Uber, I love you – but we have a problem
You know the drill. It’s Friday, 6pm. You’ve worked 40 hours to get to this point. You’re filled with excitement for the weekend, hopefully a couple of beers deep.
“Where to? I’m ubering it now”
The discussion moves to where the night will begin. Then, no sooner has someone said ‘Fitzroy’, before designated Uber-orderer (word of the year 2016 contender?) lets out a moan – we all know what this means.
“Mate, how bad is it?” “3.4" “&$*#!”
Somewhat optimistically – we’re an optimistic bunch anyways – designated Uber-orderer asks to be notified when rates drop. Another beer is cracked.
5 more minutes – another “#*%&!”. The reason?
My biggest issue with surge pricing is not actually the idea – I’m sure there’s a clear business case behind this and I’m sure it generates a few extra $$$, but to me, all I see is a missed opportunity.

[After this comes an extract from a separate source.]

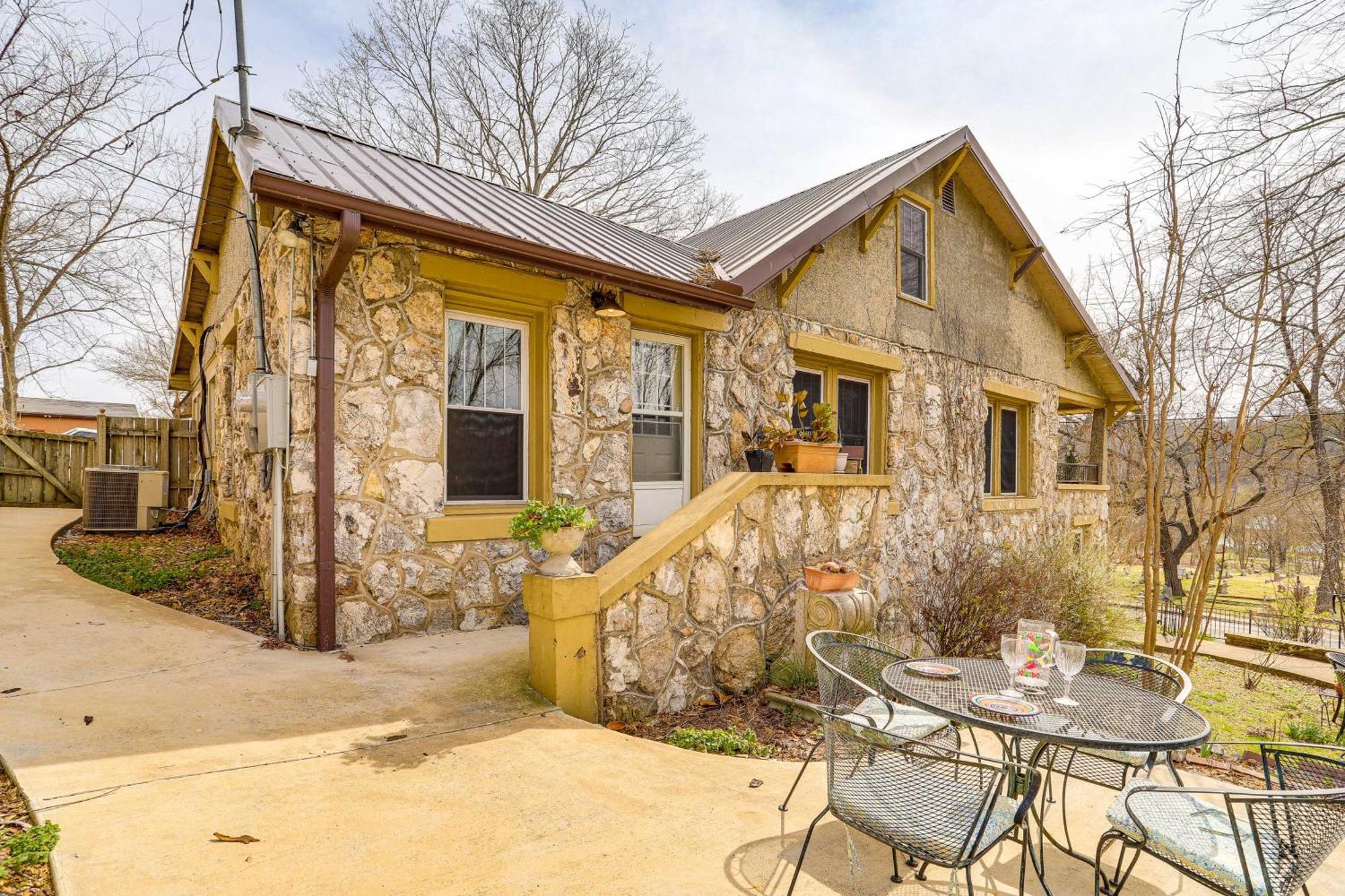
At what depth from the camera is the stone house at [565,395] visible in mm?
4906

These moments are where it counts for apps. It’s not all good, all the time, there are pain points in any customer journey. The issue here is, that there’s really nothing good from a user point of view about surge pricing.
I’m a huge Uber promoter. I don’t miss an opportunity to talk it up and recommend it to anyone I know, and I believe their constant innovation is evident — the service is good and getting better. Although, with the rapid growth it has encountered worldwide, surge pricing is increasing. It’s rare to open the app on a Friday or Saturday evening and not see it.
Yes, these are busy times, when it’s hard to get a taxi too — but let’s face it, the reason the services are so busy, is because this is really the times when people need to use them.
So — what’s the solution?
As Uber grows, the driver base will increase and perhaps at some stage demand will match supply and the prices will even out.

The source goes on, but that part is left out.